Most Americans who heard CNN host Anderson Cooper mention the 1933 regulation last night at the Democratic presidential debate likely had little idea of the law’s impact on U.S. banking.

What Consumers Should Know About ‘Glass-Steagall’ — Suddenly A Hot Presidential-Debate Topic

What Consumers Should Know About ‘Glass-Steagall’ — Suddenly A Hot Presidential-Debate Topic

Since the Glass-Steagall Act, a group of regulations enacted in 1933, were eliminated in 1999 by Congress and President Bill Clinton, U.S. banks have gotten much bigger.
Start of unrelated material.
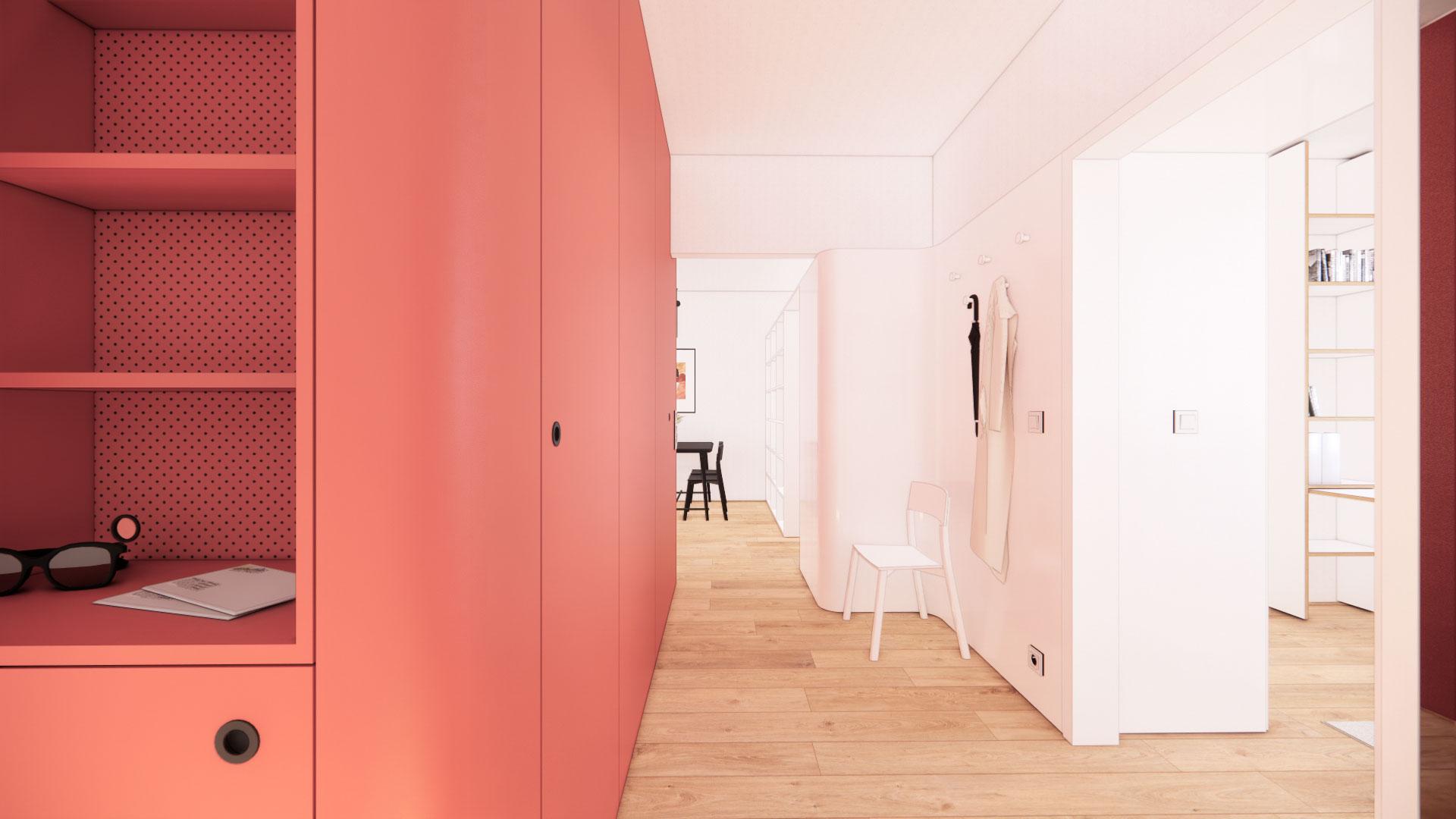 noiz-architekti-interier-byt-lotysska-01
So big that they could be “too big to fail” — a term that entered the Wall Street vernacular during the financial crisis of 2008.

Glass-Steagall has come to represent Wall Street excess, creating financial behemoths that are allowed to both take in consumer deposits and also engage in the trading of stocks, commodities, currencies and risky derivatives.

Most Americans who heard CNN host Anderson Cooper mention the 1933 regulation last night at the Democratic presidential debate likely had little idea of the law’s impact on U.S. banking.

CNN’s Cooper gave this abbreviated version: “Just for viewers at home who may not be reading up on this, Glass-Steagall is the Depression-era banking law repealed in 1999 that prevented commercial banks from engaging in investment banking and insurance activities.”

Glass-Stegall prevented banks such as JPMorgan and Bank of America from inter-mingling Main Street and Wall Street. Banks either had to cater to individual customers by taking deposits, issuing mortgages and small business loans or they could cater to Wall Street by buying and selling stocks and bonds or helping huge companies merge.

The reasoning: The Wall Street component of banking was too risky and would put regular Americans’ savings and loans at risk.

The law was enacted after the stock market crash of 1929 and the Depression that followed.

The official name of the law was the Banking Act of 1933, but it became known as Glass-Steagall because it was championed by Senator Carter Glass, a Virginia Democrat, and Congressman Henry Steagall, an Alabama Democrat and former Treasury secretary.

But it was repealed in 1999 by President Bill Clinton, husband of current Democratic frontrunner for president, Hillary Clinton.

Democrats have proposed new rules that would essentially bring back a Glass-Steagall type of firewall separating a big bank’s consumer operations from its investing division.